Aim.
Reproduce all of the rows below verbatim, leaving out the pictures.

Supplied records.

***

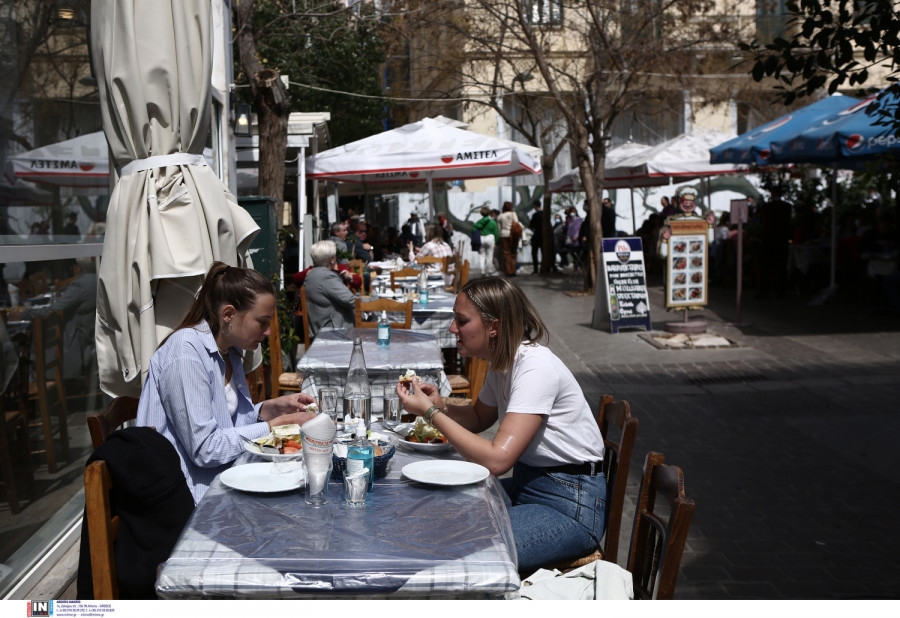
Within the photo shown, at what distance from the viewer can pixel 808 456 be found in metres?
6.75

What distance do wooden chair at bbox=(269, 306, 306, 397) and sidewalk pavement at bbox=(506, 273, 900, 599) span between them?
8.76ft

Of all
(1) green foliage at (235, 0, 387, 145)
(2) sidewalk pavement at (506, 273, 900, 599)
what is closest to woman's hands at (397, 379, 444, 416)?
(2) sidewalk pavement at (506, 273, 900, 599)

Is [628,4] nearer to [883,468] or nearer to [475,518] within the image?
[883,468]

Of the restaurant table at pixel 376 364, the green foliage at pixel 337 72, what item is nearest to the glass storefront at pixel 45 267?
the restaurant table at pixel 376 364

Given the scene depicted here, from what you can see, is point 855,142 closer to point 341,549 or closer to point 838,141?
point 838,141

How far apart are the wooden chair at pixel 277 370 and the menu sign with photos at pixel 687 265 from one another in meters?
6.66

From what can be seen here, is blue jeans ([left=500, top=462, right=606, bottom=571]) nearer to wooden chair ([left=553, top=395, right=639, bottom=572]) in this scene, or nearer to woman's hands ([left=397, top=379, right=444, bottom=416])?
wooden chair ([left=553, top=395, right=639, bottom=572])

***

Output for this task.
Within the photo shown, at what distance from the viewer can pixel 808 456 be found in metres?
6.75

What distance do wooden chair at bbox=(269, 306, 306, 397) and sidewalk pavement at bbox=(506, 273, 900, 599) span between them?
8.76ft

Of all
(1) green foliage at (235, 0, 387, 145)
(2) sidewalk pavement at (506, 273, 900, 599)
what is closest to woman's hands at (397, 379, 444, 416)?
(2) sidewalk pavement at (506, 273, 900, 599)

Is [628,4] nearer to [883,468] or nearer to [475,518] within the image?
[883,468]

Of the restaurant table at pixel 376 364, the green foliage at pixel 337 72, what item is nearest to the glass storefront at pixel 45 267?
the restaurant table at pixel 376 364

Given the scene depicted here, from what you can see, is point 855,142 closer to point 341,549 or closer to point 838,141?
point 838,141

How far apart are the wooden chair at pixel 277 370 and the menu sign with photos at pixel 687 265 from one another in meters?
6.66

From what can be seen here, is blue jeans ([left=500, top=462, right=606, bottom=571]) nearer to wooden chair ([left=553, top=395, right=639, bottom=572]) in this scene, or nearer to woman's hands ([left=397, top=379, right=444, bottom=416])?
wooden chair ([left=553, top=395, right=639, bottom=572])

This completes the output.